Quien no esté cegado por prejucios no puede menos que ver la perversa intención de minimizar la festividad instituida por Pío XI y la doctrina que ésta expresa. Destronar a Cristo, no sólo en la sociedad sino también en la Iglesia, es el mayor crimen con el que se ha podido manchar la Jerarquía, incumpliendo su misión de custodia de la enseñanzas del Salvador. Consecuencia inevitable de semejante traición ha sido que la autoridad otorgada por Nuestro Señor al Príncipe de los Apóstoles haya desaparecido sustancialmente. Lo hemos visto confirmado desde la proclamación del Concilio, cuando la autoridad infalible del Romano Pontífice fue deliberadamente excluida en favor de una pastoralidad que ha creado las condiciones para se hagan formulaciones equívocas gravemente sospechosas de herejía, cuando no descaradamente heréticas. Con lo que no sólo nos vemos acosados en el plano de lo civil, en el que durante siglos las fuerzas de las tinieblas han rechazado el dulce yugo de Cristo e impuesto la odiosa tiranía de la apostasía y el pecado a las naciones, sino también en el ámbito religioso, en el que la Autoridad se derriba a sí misma y niega que el Dios Rey deba reinar también sobre la Iglesia, sus pastores y sus fieles. También en este caso el dulce yugo de Cristo es sustituido por la odiosa tiranía de los novadores, que con su autoritarismo no diferente de sus equivalentes seculares imponen una nueva doctrina, una nueva moral y una nueva liturgia en las que la sola mención de la realeza de Nuestro Señor se considera una molesta herencia de otra religión, de otra Iglesia.

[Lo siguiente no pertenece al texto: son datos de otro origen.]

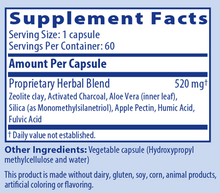 Load image into Gallery viewer, Bio-Botanical Research, G.I. Detox+ 60 Capsules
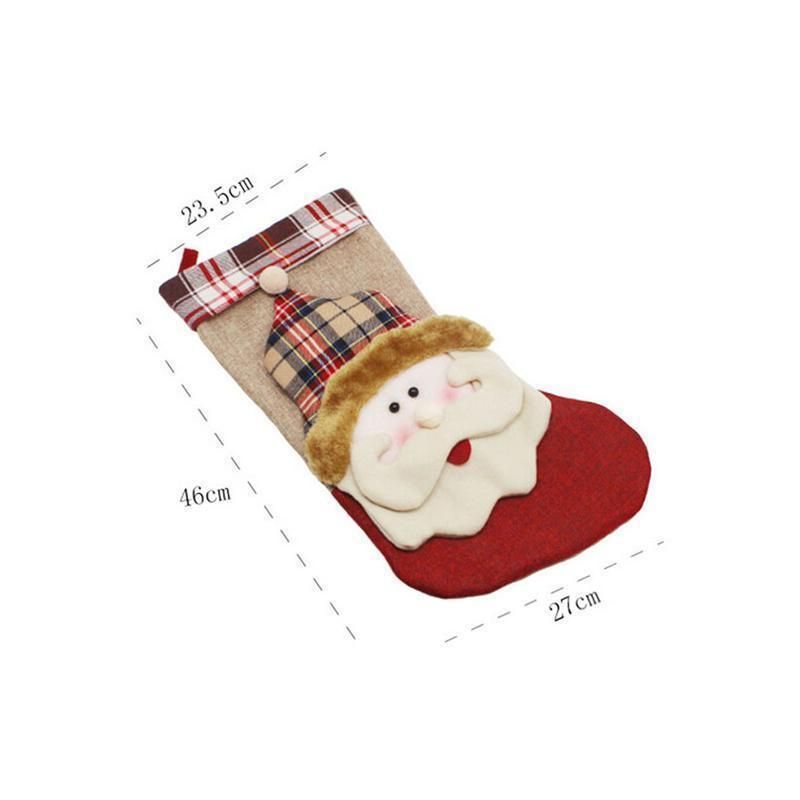 Christmas Stockings Decorations Kindergarten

Como dijo San Pablo, «Dios les envía un poder engañoso para que crean la mentira» (2 Tes.2,11).
No es sorprendente, pues, que así como en el plano secular los jueces subvierten la justicia condenado a inocentes y absolviendo a culpables, los gobernantes abusan de su poder oprimiendo a los ciudadanos, los médicos incumplen el juramento de Hipócrates haciéndose cómplices de quienes fomentan la propagación de las enfermedades y transforman a los enfermos en pacientes crónicos, y los maestros no enseñan a amar el conocimiento sino a cultivar la ignorancia y manipulan ideológicamente a sus alumnos; también en el corazón de la Esposa de Cristo hay cardenales, obispos y sacerdotes que escandalizan a los fieles con su reprensible conducta moral, difunden herejías desde los púlpitos, promueven la idolatría celebrando a la Pachamama y el culto a la Madre Tierra en nombre de un ecologismo de clara matriz masónica y en total consonancia con el plan disolvente ideado por el mundialismo. «Ésta es vuestra hora, el poder de las tinieblas» (Lc.22,53). (...)
Nuestra vida es una guerra: la Sagrada Escritura nos lo recuerda. Pero es una guerra en la que sub Christi Regis vexillis militare gloriamur (Postcomunión de la Misa de Cristoi Rey), y en la que tenemos a nuestra disposición armas espirituales muy potentes y contamos con un despliegue de fuerzas angélicas con las que no puede ninguna fortaleza de la Tierra o del Infierno."